An important related thread has been reconstruction of the prior ecological roles of extant, endangered species through study of their Pleistocene or Holocene fossils. My students and I have a number of ongoing projects on seals and sea lions, lemurs, condors, and wolves. In some cases, our work has shown that species behaved very differently in the recent past. We've tried to understand why behaviors have changed, and whether or not species might be able to recover their lost ecological potential.

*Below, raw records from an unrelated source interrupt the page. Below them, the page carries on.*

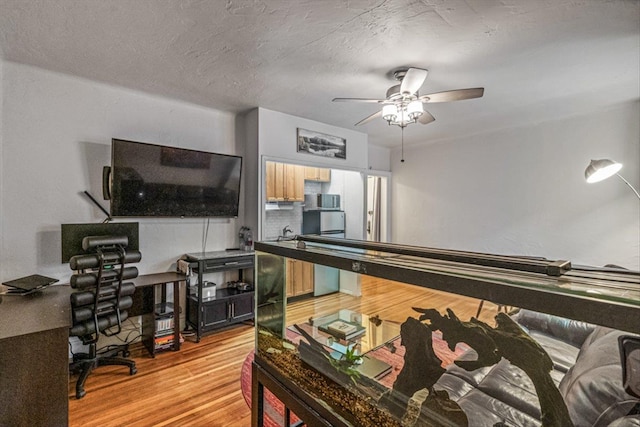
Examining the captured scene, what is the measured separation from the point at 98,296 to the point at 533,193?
5188 millimetres

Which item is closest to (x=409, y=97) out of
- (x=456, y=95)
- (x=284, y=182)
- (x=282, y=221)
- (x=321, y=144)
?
(x=456, y=95)

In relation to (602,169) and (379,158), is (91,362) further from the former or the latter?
(379,158)

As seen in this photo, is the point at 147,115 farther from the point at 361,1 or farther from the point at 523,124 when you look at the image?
the point at 523,124

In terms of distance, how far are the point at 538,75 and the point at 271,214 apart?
150 inches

Finally, a great deal of work in my lab is now devoted to ecological studies of modern animals. In some cases, these studies are designed as "ground-truthing" excercises to set the stage for paleoecological studies. In a growing number of cases, however, there are no "paleo" connections. Rather, ecologists studying modern species have discovered that the biogeochemical methods developed to study ancient animals can provide insights into the ecology of living species, especially ones with behaviors or habitats that make them hard to observe or track (e.g., migratory birds, marine mammals, deep forest species). This began with my early work on the ecology of living elephants, but has expanded greatly in recent years, especially in the work of my graduate students and colleagues, to include African carnivores, lemurs, sharks, bears, and many different kinds of seals and sea lions.